● TASKS:
(a) Answer these questions using the Docker Swarm overview:
(i) What algorithm do manager nodes use to elect a leader?
(ii) Which separate project implements Docker's orchestration layer?
(iii) What tool can you use to create a swarm?
(b) Rewrite the paragraph in the Docker Swarm overview that starts with "Docker swarm mode allows you" as a brief list, keeping its main facts.

● TEXT EXTRACT:
>>

Docker Swarm 101

Docker Swarm 101

Learn Docker Swarm concepts, architecture and basic usage, and go in depth with tutorials and videos from the community.

In this page: everything you need to know about Docker Swarm

What is Docker Swarm

Docker swarm mode allows you to manage a cluster of Docker Engines, natively within the Docker platform. You can use the Docker CLI to create a swarm, deploy application services to a swarm, and manage swarm behavior.

Docker will shortly support Kubernetes Guide as well as Docker Swarm, and Docker users will be able to use either Kubernetes or Swarm to orchestrate their container workloads.

Swarm can help developers and IT administrators:

  • Coordinate between containers and allocate tasks to groups of containers
  • Perform health checks and manage lifecycle of individual containers
  • Provide redundancy and failover in case nodes experience failure
  • Scale the number of containers up and down depending on load
  • Perform rolling updates of software across multiple containers

Docker Swarm Concepts

  • Swarmkit – a separate project which implements Docker’s orchestration layer and is used directly within Docker to implement Docker swarm mode.
  • Swarm – a swarm consists of multiple Docker hosts which run in swarm mode and act as managers and workers.
  • Task – the swarm manager distributes a specific number of tasks among the nodes, based on the service scale you specify. A task carries a Docker container and the commands to run inside the container. Once a task is assigned to a node, it cannot move to another node. It can only run on the assigned node or fail.
  • Service – a service is the definition of the tasks to execute on the manager or worker nodes. When you create a service, you specify which container image to use and which commands to execute inside running containers. A key difference between services and standalone containers is that you can modify a service’s configuration, including the networks and volumes it is connected to, without manually restarting the service.
  • Nodes – a swarm node is an individual Docker Engine participating in the swarm. You can run one or more nodes on a single physical computer or cloud server, but production swarm deployments typically include Docker nodes distributed across multiple machines.
  • Manager nodes – dispatches units of work called tasks to worker nodes. Manager nodes also perform orchestration and cluster management functions.
  • Leader node – manager nodes elect a single leader to conduct orchestration tasks, using the Raft consensus algorithm.
  • Worker nodes – receive and execute tasks dispatched from manager nodes. By default manager nodes also run services as worker nodes. An agent runs on each worker node and reports on the tasks assigned to it to its manager node.

<<

Excerpts from a spatial reasoning dataset:

>>

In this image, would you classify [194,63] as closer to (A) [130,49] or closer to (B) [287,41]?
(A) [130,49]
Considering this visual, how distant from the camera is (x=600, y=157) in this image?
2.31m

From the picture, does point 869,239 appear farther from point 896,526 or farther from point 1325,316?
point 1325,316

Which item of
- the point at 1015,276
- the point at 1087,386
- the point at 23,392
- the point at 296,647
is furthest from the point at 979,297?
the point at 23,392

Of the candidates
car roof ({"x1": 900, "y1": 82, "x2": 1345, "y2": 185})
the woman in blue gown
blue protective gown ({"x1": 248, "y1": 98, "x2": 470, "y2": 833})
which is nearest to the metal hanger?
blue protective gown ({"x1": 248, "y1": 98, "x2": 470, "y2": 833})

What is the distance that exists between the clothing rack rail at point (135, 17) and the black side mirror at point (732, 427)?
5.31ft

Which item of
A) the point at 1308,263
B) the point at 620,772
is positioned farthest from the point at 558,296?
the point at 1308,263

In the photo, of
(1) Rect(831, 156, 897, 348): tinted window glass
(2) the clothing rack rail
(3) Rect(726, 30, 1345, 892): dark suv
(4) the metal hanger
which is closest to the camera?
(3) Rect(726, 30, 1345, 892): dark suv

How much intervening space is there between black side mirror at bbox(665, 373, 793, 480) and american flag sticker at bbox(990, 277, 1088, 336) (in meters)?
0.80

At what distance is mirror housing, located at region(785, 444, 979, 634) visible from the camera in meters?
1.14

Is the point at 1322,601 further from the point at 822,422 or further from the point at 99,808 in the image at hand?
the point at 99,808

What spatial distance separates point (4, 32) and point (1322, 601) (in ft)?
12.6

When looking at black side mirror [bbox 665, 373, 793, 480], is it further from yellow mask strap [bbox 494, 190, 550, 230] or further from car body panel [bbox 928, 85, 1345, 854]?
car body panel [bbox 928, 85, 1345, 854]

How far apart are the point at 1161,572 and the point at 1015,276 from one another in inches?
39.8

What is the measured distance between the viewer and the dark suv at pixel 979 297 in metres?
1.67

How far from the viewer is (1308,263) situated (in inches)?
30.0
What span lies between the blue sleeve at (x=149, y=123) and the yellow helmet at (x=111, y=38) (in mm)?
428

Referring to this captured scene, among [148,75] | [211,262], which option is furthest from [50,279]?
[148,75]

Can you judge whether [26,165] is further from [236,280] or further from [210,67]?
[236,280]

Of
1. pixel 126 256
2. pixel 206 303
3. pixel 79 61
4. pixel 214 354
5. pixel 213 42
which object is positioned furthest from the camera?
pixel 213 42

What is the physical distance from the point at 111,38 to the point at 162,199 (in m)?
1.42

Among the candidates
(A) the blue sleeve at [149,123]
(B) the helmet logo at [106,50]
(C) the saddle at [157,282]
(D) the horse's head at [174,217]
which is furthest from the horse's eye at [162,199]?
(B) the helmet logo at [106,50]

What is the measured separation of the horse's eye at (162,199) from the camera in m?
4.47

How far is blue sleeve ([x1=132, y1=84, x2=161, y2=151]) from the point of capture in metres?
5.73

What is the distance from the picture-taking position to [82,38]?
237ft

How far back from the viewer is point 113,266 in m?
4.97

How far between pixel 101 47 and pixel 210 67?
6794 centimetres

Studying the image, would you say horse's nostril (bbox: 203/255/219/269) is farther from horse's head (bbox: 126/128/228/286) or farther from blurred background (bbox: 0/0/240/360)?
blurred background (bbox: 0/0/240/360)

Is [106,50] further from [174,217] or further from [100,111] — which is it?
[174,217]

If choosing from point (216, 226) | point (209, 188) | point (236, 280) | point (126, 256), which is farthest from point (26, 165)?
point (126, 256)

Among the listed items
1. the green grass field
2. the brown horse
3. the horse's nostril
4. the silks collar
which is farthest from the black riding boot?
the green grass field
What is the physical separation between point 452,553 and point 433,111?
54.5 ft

<<

● RESPONSES TO THE EXERCISE:
(a)
(i) The Raft consensus algorithm.
(ii) Swarmkit.
(iii) The Docker CLI.

(b)
Docker swarm mode manages a cluster of Docker Engines natively within the Docker platform. With the Docker CLI you can:
- create a swarm
- deploy application services to a swarm
- manage swarm behavior